◆ **Selection**
▼▼▼
Student loan forgiveness 2026: Here’s everything borrowers must know about 30-year repayment

Major changes are expected in the U.S. federal student loan forgiveness program from July 1.

The sweeping overhaul potentially forces millions of borrowers to pay for decades longer than initially anticipated.

The fundamental shift includes income-driven repayment (IDR) plans. The Biden-era SAVE plan officially ended on March 10.

The termination is followed by a federal court settlement, with ICR and PAYE plans expected to phase out by 2028.

For individuals who borrow or consolidate student loans from July 1 onwards, the only type of IDR plan left will be the new Repayment Assistance Plan (RAP). 

Instead of forgiving all loans after 20 or 25 years like present-day plans do, RAP demands a minimum repayment period of 30 years.

For Parent PLUS students, changes are much more drastic. They won’t be able to take advantage of the new Repayment Assistance Plan (RAP) at all under the proposed plan. 

To retain any chance of accessing income-based repayment and/or PSLF, consolidation and opting for ICR by July 1st are necessary.

The Public Service Loan Forgiveness (PSLF) is also under serious warning. According to the New Department of Education regulations, the grant Secretary, Linda McMahon, is authorized to disqualify employers with a “substantial illegal purpose.”
▲▲▲
◆ **Task set**
**A)** Output the records as a two-column CSV with the columns "request" and "answer", one row per record. Start with the line that contains "Focal parameters fx=816" and go on through the line that contains "1638 centimetres", put each field in quotation marks, and replace any line breaks with spaces.
**B)** Write the next part of the student loan forgiveness article, picking up after its final sentence.

◆ **Raw data**
▼▼▼
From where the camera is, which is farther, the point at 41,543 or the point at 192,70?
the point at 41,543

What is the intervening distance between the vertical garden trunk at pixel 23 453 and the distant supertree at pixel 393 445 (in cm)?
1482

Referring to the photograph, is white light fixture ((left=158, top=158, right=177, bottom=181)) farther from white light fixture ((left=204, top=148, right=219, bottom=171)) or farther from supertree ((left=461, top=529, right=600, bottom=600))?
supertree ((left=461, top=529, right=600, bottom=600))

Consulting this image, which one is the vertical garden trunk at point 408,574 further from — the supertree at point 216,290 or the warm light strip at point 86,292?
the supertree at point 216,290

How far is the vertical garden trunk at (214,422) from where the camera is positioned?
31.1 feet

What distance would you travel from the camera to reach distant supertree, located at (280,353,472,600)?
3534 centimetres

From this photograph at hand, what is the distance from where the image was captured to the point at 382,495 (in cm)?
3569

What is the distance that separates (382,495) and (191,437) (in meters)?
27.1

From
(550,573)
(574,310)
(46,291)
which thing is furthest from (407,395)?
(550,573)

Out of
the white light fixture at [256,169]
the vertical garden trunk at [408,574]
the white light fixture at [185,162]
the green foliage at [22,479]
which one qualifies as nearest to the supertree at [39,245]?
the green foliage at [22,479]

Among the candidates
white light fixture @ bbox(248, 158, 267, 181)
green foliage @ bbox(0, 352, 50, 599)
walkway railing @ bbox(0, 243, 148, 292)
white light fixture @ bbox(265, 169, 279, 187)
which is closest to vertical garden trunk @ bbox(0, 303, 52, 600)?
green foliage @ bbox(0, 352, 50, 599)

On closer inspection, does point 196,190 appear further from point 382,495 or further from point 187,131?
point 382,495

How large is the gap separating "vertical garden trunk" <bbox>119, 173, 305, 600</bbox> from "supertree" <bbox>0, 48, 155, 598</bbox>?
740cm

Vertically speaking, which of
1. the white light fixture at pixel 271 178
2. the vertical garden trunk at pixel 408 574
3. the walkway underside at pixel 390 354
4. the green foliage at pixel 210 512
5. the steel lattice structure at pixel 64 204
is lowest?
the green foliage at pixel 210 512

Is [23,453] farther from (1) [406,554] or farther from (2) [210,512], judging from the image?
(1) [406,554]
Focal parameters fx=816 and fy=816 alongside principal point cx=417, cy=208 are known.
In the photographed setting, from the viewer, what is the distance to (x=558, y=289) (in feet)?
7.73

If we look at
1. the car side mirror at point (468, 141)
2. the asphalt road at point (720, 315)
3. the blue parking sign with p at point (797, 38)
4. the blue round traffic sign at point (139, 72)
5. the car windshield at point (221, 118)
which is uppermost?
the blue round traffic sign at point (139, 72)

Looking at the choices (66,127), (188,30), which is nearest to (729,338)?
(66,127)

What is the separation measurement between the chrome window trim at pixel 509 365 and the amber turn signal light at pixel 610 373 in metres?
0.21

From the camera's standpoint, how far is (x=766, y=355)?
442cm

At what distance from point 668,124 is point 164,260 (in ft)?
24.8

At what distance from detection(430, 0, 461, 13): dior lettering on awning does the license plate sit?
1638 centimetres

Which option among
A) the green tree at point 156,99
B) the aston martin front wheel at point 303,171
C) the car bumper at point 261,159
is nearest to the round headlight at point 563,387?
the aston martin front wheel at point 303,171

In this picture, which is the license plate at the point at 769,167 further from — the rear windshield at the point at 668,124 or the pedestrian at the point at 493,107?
▲▲▲
◆ **In response**
**A)**
request,answer
"Focal parameters fx=816 and fy=816 alongside principal point cx=417, cy=208 are known. In the photographed setting, from the viewer, what is the distance to (x=558, y=289) (in feet)?","7.73"
"If we look at 1. the car side mirror at point (468, 141) 2. the asphalt road at point (720, 315) 3. the blue parking sign with p at point (797, 38) 4. the blue round traffic sign at point (139, 72) 5. the car windshield at point (221, 118) which is uppermost?","the blue round traffic sign at point (139, 72)"
"Looking at the choices (66,127), (188,30), which is nearest to (729,338)?","(66,127)"
"What is the separation measurement between the chrome window trim at pixel 509 365 and the amber turn signal light at pixel 610 373 in metres?","0.21"
"From the camera's standpoint, how far is (x=766, y=355)?","442cm"
"At what distance from point 668,124 is point 164,260 (in ft)?","24.8"
"At what distance from detection(430, 0, 461, 13): dior lettering on awning does the license plate sit?","1638 centimetres"

**B)**
With this, thousands of nonprofit and government workers become ineligible to earn further forgiveness credit. Several lawsuits are seeking to block the rule before it takes effect.

On the other hand, the “PSLF buyback” solution has gotten significantly costlier under the current administration. 

The Trump administration is set to cease using the inexpensive payment calculation used by SAVE for any buyback offers during periods of forbearance starting from July 2024. 

This would force the borrower to pay higher costs in order to get retroactive credit.

With millions of borrowers required to shift from SAVE and an existing backlog of over 500,000 loan payments awaiting approval, delays can run into several months. 

Borrowers are therefore encouraged to utilise the loan payment calculator of the Education Department as soon as possible.